The prop shafts are stainless steel- probably a good alloy, but a close cousin to 316. I have what’s left of a bent one we replaced years ago- I’ve been sawing it up to machine stainless parts from for many years. I haven’t had it metallurgically analyzed, but it looks, cuts, turns, taps and work-hardens just like stainless.
It’s definitely not Titanium, Monel, Inconel, Cupronickel, brass, Naval Bronze, white metal, silver steel, drill rod or cast iron.
How about that. Live and learn - maybe.
Tuckerfan meet andy_fl about “wetted parts” and stainless steel.
Hey, Doc, if you want, I can have a small hunk of that steel run through our spectrometer and give you a definative answer as to what it is. (No charge, BTW.) All I’d need is a piece roughly the size of a plastic bottle cap.
The alloys you mention are pretty much the same ones we pour for the various boat parts, there might be one or two others, I don’t know. I’m more worried about not getting a leg singed off than I am what kind of metal we’re pouring when it comes down to it.
The oxidation layer on iron and plain carbon steel (not stainless) doesn’t “fit” very well on the surface of the metal - the oxide tends to lift off and flake away at an atomic level, allowing oxygen to continue to reach the unreacted metal. In contrast, the crystal dimensions of stainless steel and aluminum are a better “fit” with the oxides, so they stay stuck to the surface to form a protective layer, called a “passivation layer.”
I think that nickel behaves like aluminum and forms a passivation layer (although I’m not certain of that). I believe that gold and platinum do not oxidize at normal atmospheric conditions, although they can be made to form oxides under high temperatures and/or oxygen activities.
(IAAMetallurgist by education, but I haven’t done much metallurgy for the past ten years or so, and I didn’t look up any oxidation potentials for this post - I’m working on memory here).
No I am not confusing anything here, besides bleach does end up us chlorides. Have been long there, designing desalination plants, sea-water cooled heat exchangers, etc. Just because you use an alloy and dont “see” any corrosion does’nt imply its not corroding. All it implies is that you dont “see” any mark of it on the surface - but the material loses its tensile properties - maybe not so important for a bolt or a railing.
Like I said before, stainless steel is vulnerable in chloriDE environments - its more prominent at higher temperatures . You can do a google search on Stainless Steel and Stress Corrosion Cracking or pitting corrosion or crevice corrosion. Here’s a ready cite for you.

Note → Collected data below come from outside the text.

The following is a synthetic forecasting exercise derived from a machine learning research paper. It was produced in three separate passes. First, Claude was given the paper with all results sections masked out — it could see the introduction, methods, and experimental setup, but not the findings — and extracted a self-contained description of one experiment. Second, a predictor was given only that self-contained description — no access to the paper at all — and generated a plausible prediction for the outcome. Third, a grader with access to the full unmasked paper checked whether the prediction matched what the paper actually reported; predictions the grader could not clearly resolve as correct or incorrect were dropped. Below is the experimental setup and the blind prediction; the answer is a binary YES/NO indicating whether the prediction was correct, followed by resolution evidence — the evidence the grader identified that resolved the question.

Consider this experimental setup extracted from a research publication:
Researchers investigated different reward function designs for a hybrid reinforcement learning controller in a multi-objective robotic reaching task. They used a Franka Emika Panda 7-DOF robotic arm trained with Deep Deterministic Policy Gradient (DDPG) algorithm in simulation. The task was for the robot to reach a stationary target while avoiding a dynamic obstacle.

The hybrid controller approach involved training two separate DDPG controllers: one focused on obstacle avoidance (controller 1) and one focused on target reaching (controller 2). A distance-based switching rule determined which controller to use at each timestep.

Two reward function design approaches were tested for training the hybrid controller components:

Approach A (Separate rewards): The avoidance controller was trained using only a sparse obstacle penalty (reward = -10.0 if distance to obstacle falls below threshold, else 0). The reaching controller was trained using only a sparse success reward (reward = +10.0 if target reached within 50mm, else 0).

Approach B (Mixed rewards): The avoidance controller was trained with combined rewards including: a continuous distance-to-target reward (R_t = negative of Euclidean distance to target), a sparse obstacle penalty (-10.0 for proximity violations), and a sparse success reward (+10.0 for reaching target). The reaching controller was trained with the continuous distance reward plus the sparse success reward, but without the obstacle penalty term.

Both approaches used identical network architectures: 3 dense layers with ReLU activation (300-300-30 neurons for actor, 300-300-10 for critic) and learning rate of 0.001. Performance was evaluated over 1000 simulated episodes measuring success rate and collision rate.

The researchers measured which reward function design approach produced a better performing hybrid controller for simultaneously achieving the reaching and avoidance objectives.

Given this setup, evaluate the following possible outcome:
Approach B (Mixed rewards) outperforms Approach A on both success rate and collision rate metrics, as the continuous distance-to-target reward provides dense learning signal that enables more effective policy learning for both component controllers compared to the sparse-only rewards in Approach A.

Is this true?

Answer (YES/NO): YES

I’d just like to add to the discussion that my Naval vessels (DDGs, for anyone who cares) have CRES all over 'em. Read that “corrosion resistant” steel. It’s pretty good, even where it’s sprayed all the time with seawater.
What kind of containers do you use when you are casting steel? Are the molds ceramic? And how do you machine or press steel?
Like the OP, I feel nearly embarrased about how little I understand about working with steel.
I’m not even sure how to ask my question so please bear with me. If I were working with candle wax, I know that I could melt it and pour it into steel molds, because of course wax melts at a lower temperature than does steel. And if I wanted to carve my initials in the resulting candle, again I could use steel because steel is harder than candle wax.
But when I try to think through how you work with steel, it seems to my naive brain that there is some kind of ‘prime mover’ problem when you get to steel. Ok, so you pour the steel into a mold. I’m assuming that whatever material the mold is made out of, it must have a higher melting temperature than steel. Well, ok, but then how do you make the mold? And when I see people machine steel, do they use steel tools, or do the tools have to be made of diamond or something? And if diamond can be used to grind steel, how can it also be the case that diamond cutters use steel chisels?
Could some expert out there please try to divine a sensible question from the muddled ones I just asked and try to shed some light on this?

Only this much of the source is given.